It was only after I finished this book that I read the flap and realized it was originally written in French. Which changes things a bit then because I can maybe blame the translator instead of the author...or I can just blame both of them, because I've read translated from French books before on Napoleon and enjoyed them.
This book was just strange. It only covers September-November really of the French Invasion of Russia, which is fine, because those are the months involving the Fire of Moscow and the book is just on that. I've read maybe a dozen or more books on Napoleon's campaigns in Russia and was just curious on Moscow, since all books cover it naturally, but wanted something more in depth. However it skips around a lot and nothing is doing in a cohesive manner.
For example!

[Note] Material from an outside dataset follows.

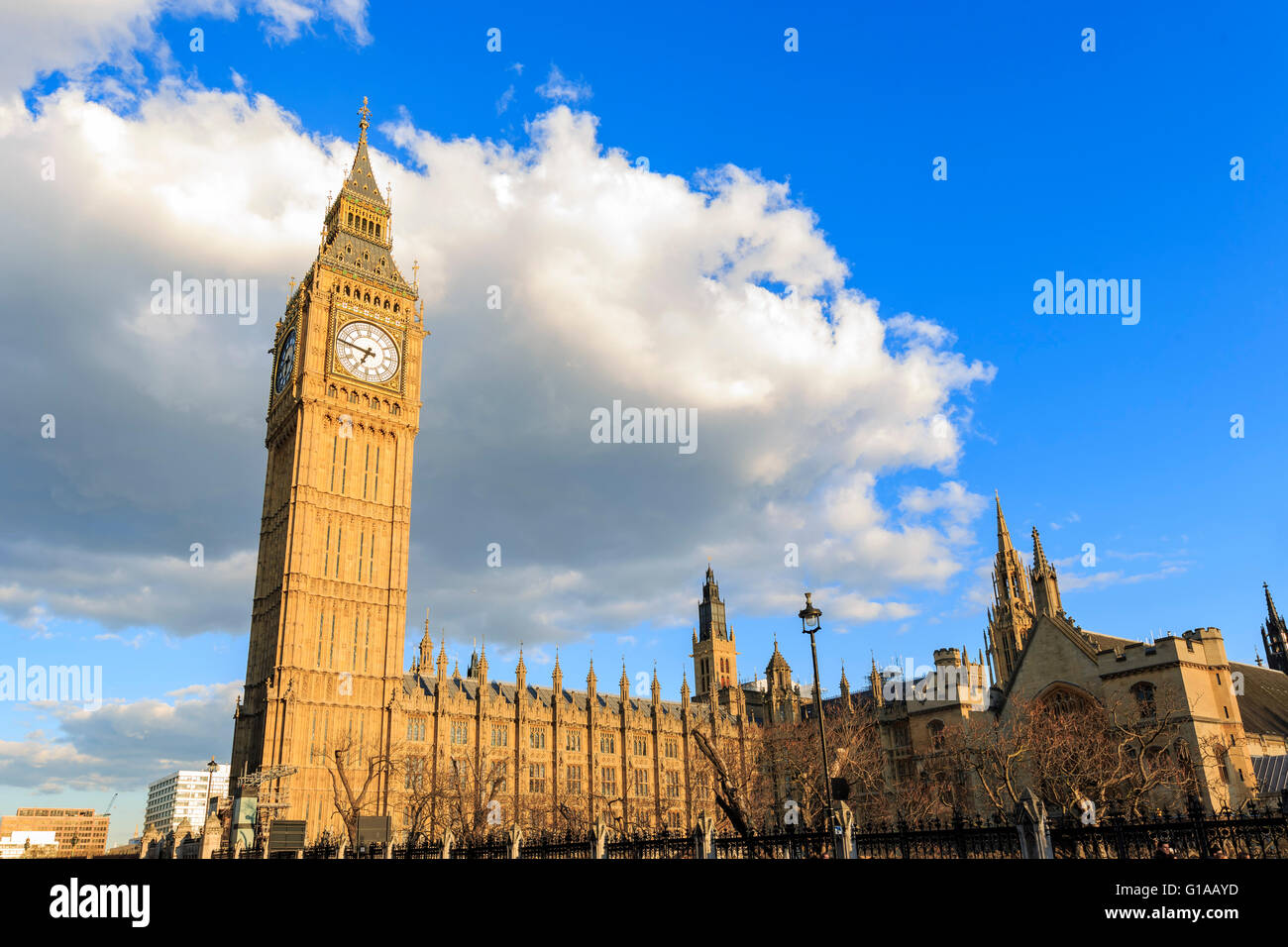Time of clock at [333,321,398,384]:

During the fire, author mentions how in one hospital, wounded soldiers, afraid that the hospital would be burnt (though the fire hadn't reached that district yet), threw themselves out of the windows, where 1,000 either died on impact, or reopened their wounds and bled to death on the street. She devotes like three sentences to this, and then moves on. Meanwhile, I was appalled at this lemming-like mental imagery and wanted something a bit more on this--like a chapter. And she cites nothing or gives no other facts than this.
How many were in that hospital? Why weren't doctors or other patients trying to stop them? What the hell? Then, in Part II, she has a long quote from a letter Napoleon wrote to his Polish girlfriend, where he comments on how the hospital was gigantic and the largest he had ever seen. This also didn't have much context in this chapter, so I don't know why this wasn't moved to the earlier mass-suicide part. Then, way farther in a Part III chapter (book is divided into 3 sections and has chapters in each Part), in one of the footnotes (the footnotes are also odd and random and for most part totally unnecessary) mentions how the hospital was one of the few buildings spared.

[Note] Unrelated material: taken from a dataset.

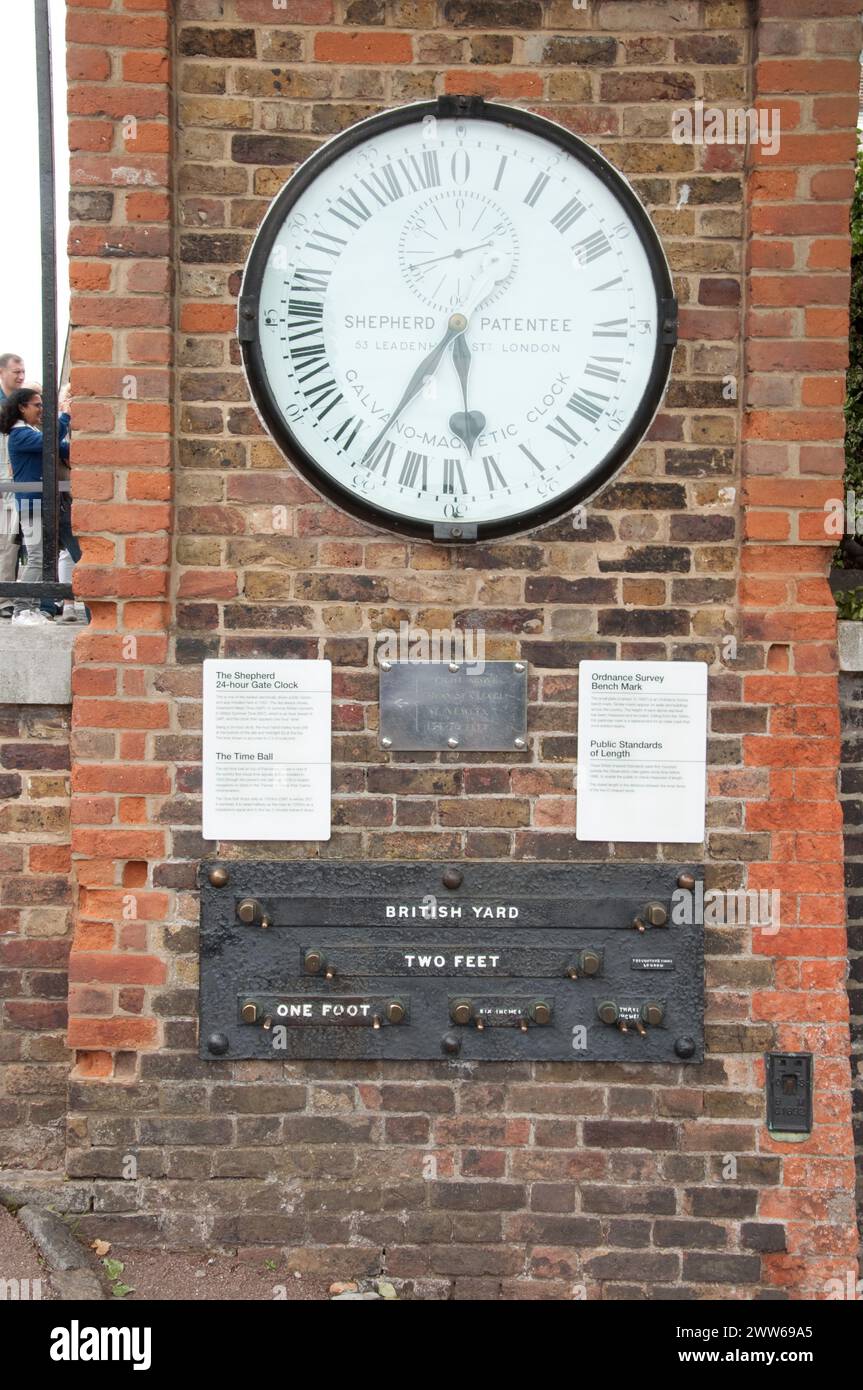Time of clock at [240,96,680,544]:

So I don't know... I want to read more on this now so I can know what really happened in this situation. But this is just one example of how a single event gets scattered across the entire book.
Also, I don't know if it's just terrible writing on author's part or bad translating, but here's a little slice of the style in this sentence: "The fact that he was the man [she's talking about Alexander I:] of a fleeting moment did not matter: he was that man to the full and the future could not tarnish that deep and sincere impulse, that obstinate determination and that manifestation of energy--fleeting though it was--by a man whose weakness of character was his worst curse."
Parts were interesting though (I guess it would be hard not to be, even with the overly florid writing and nonsensical organization) and Alexander's sister and Rostopchin are two of the main figures in this book, so that was pretty fascinating.